STUDY QUESTIONS ::
(a) Reproduce the passage of the farm memoir starting with "Grandpa would point" and going on through "blessings long passed.".
(b) From the farm memoir, list every item whose smell filled the inside of the truck cab.

My little body could barely see over the dash of that ancient truck as we rattled across the pasture that cold frosty morning, checking the cows in my grandpa’s herd. Trees stood like stark skeletons along the fence lines guarding against the frozen winds. The ground was covered with a heavy frost that pitter pattered curious mounds of fluffiness from one edge of the field to the next. Below the dusting of white lay grass still green from the summer growing season. It was early winter, and several of the fall calves were struggling with the recent span of bitter weather we’d been having. Grandpa headed the nose of the old Ford slowly into the midst of the herd. As I peered through the side window by breath fogged up the glass causing the cattle beyond to appear as ghostlike images. We were surrounded. The tires made crunching noises on the frozen grass as we carefully pulled ahead. Fearing he might hit one of those massive red and white Hereford bodies, my little hands grabbed the dusty dash bracing myself. To my amazement, the cows parted like clouds passing the peak of a mountain, steady and sure. Mommas with babies in tow, all bemoaning their plight as they slowly moved aside, watched us as we passed. Awestruck with their size, it perplexed me how they could be so easily persuaded to move without any force. Unbeknownst to me, they knew my grandpa and his vehicle well enough that just the sound of him rumbling down the gravel road to the gate would be enough to draw them closer seeking sweet feed or hay. Now, in their midst, surrounding my the heavy breaths seen with each puff, there was no fear on either side of our consciousness, their or ours.
The familiarity of each was comforting. Like old friends, we felt at ease with one another.
Inside the warm cab of the truck, the smell of leather, sweat, and accumulated oil-covered, diesel-laden rags made for a memory of its own. When the aroma of the cattle surrounded us, the two melded into one forming a panoramic odor unlike any other. The multitude of riches that embraced the senses were too wonderful to forget, the visual, aromatic, and audible.
Grandpa would point to this or that cow and tell me about them, as if quoting from a playbook of their lives and how he might have to do this or that to one of them, none of which made any sense to a four-year-old. All I could understand was that we were “Working the Cows,” as grandma would say, as she proudly shooed us out the back door of their farmhouse as she began to clean up from breakfast and then began preparing the day’s meals. “You men go work the cows, and I’ll have dinner ready for yuins when you get back.” She spoke “Wabash” as we said of folks in that area of southern Indiana. We would eventually return later in the day to rich, tasty smells of freshly baked bread and cakes, along with delectable foods that only now come back to my memory; blessings long passed.
When grandpa had planting or harvesting that would keep him in the fields for hours and days-on-end, grandma would find ways to entertain us. It wasn’t past her to dig up a few fishing worms, throw them into an old Folgers Coffee can, grab a cane pole and then tell me, “Son, let’s go fishing.” We’d walk together hand-in-hand down the lane in front of that old farmhouse to the big pond at the end of what seemed an endless trail. Together, we’d sit on that old wooden dock, bait the hooks, catch the fish, and then joyfully bring back the same coffee can full of bluegill.

SUPPLIED INFORMATION ::
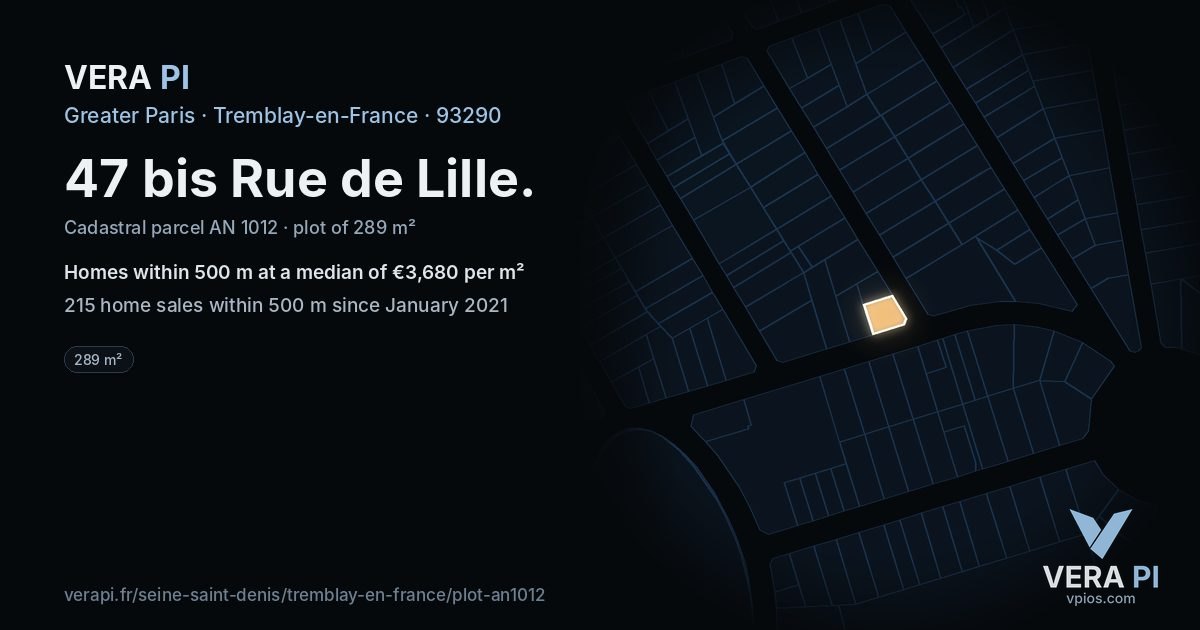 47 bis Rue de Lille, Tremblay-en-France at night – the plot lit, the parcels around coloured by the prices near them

==

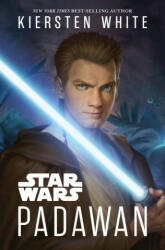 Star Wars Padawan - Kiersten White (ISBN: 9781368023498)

TASK-BY-TASK ANSWERS ::
(a)
Grandpa would point to this or that cow and tell me about them, as if quoting from a playbook of their lives and how he might have to do this or that to one of them, none of which made any sense to a four-year-old. All I could understand was that we were “Working the Cows,” as grandma would say, as she proudly shooed us out the back door of their farmhouse as she began to clean up from breakfast and then began preparing the day’s meals. “You men go work the cows, and I’ll have dinner ready for yuins when you get back.” She spoke “Wabash” as we said of folks in that area of southern Indiana. We would eventually return later in the day to rich, tasty smells of freshly baked bread and cakes, along with delectable foods that only now come back to my memory; blessings long passed.

(b)
- leather
- sweat
- accumulated oil-covered, diesel-laden rags